**EXERCISE REQUIREMENTS**:
Copy out the lines from the one containing "Which item of" through the one containing "28.7 meters", inclusive, without changing anything.

[Collected data]
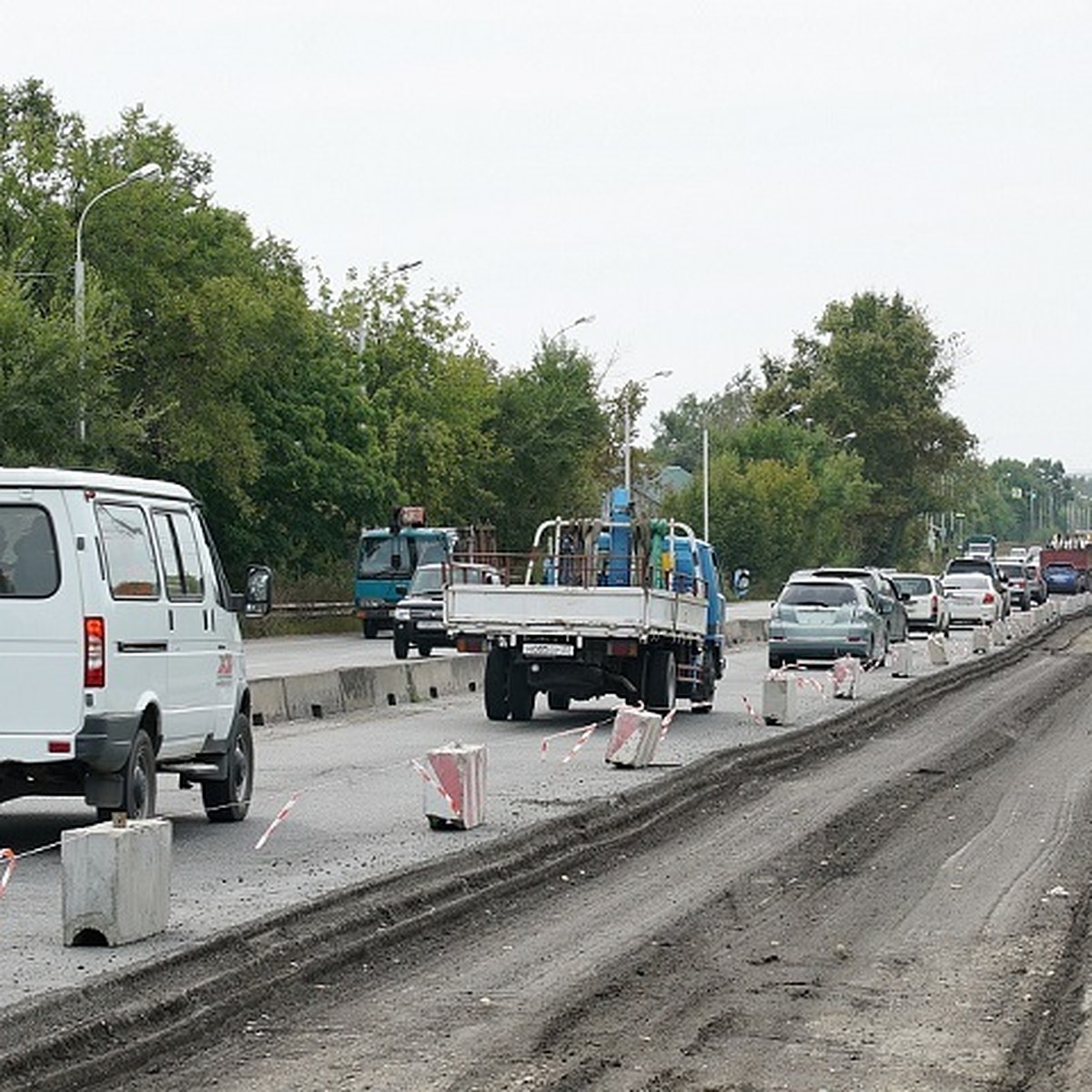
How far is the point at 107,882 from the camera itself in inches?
434

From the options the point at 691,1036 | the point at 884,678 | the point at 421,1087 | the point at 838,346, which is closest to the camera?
the point at 421,1087

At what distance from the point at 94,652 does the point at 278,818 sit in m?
2.34

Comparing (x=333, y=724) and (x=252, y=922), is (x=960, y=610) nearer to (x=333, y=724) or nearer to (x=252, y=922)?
(x=333, y=724)

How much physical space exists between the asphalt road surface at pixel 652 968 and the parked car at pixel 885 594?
86.7 ft

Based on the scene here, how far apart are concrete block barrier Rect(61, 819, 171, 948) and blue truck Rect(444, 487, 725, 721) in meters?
16.0

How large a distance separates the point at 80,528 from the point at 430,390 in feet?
222

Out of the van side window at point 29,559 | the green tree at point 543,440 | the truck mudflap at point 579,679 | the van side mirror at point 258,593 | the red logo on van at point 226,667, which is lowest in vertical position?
the truck mudflap at point 579,679

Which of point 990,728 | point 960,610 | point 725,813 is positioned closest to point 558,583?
point 990,728

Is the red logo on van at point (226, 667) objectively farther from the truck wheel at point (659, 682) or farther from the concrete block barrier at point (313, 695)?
the concrete block barrier at point (313, 695)

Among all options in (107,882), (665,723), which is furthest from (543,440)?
(107,882)

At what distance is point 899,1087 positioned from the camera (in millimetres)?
8484

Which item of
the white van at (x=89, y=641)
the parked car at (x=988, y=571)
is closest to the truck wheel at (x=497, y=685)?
the white van at (x=89, y=641)

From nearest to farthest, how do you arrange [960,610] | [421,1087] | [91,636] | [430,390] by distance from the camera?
[421,1087] → [91,636] → [960,610] → [430,390]

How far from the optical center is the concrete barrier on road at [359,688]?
28.7 meters
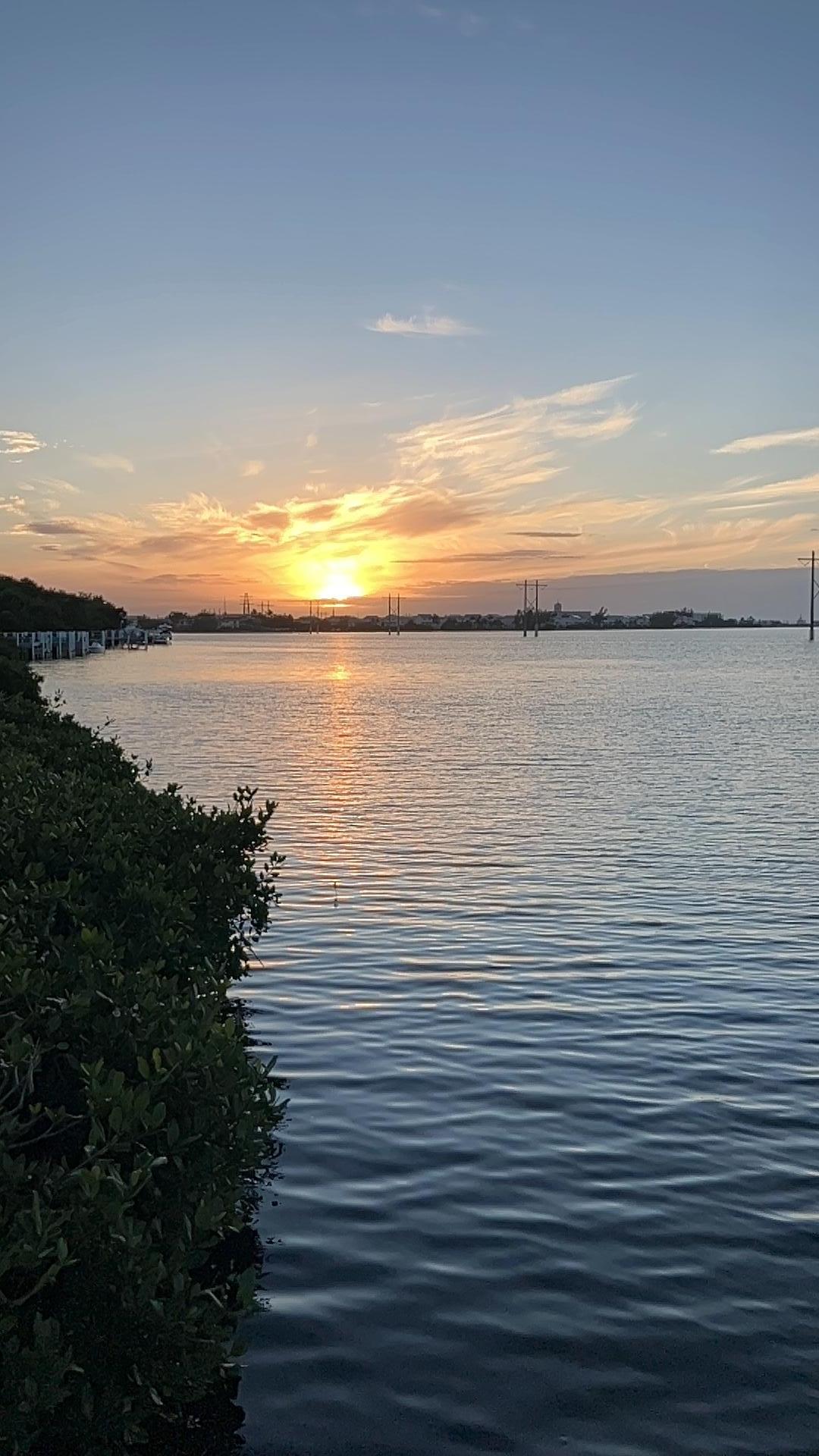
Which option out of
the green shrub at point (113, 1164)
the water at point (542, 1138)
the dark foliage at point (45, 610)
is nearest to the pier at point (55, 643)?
the dark foliage at point (45, 610)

**CORRECT RESULT**:
Which item of
the white van at (x=89, y=641)
the parked car at (x=988, y=571)
is closest to the truck wheel at (x=497, y=685)?
the white van at (x=89, y=641)

From nearest to farthest, how do you arrange [960,610] | [421,1087] | [91,636] | [430,390] by distance from the camera?
[421,1087] → [91,636] → [960,610] → [430,390]

How far from the optical center is the concrete barrier on road at [359,688]?
28.7 meters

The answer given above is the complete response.